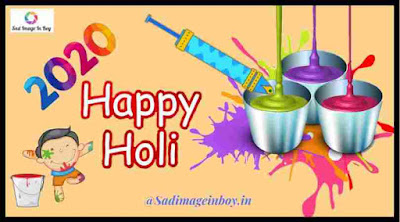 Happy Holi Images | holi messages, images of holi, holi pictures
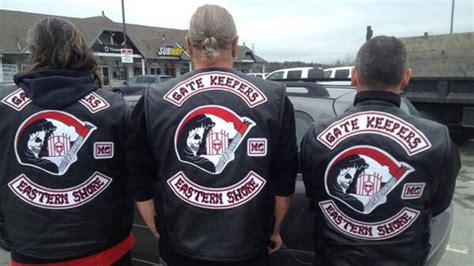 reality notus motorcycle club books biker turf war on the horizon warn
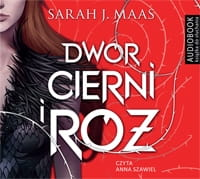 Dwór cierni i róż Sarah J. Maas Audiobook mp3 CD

Problem to solve: Repeat the data exactly, excluding the pictures.

Result for this exercise:
 Happy Holi Images | holi messages, images of holi, holi pictures
 reality notus motorcycle club books biker turf war on the horizon warn
 Dwór cierni i róż Sarah J. Maas Audiobook mp3 CD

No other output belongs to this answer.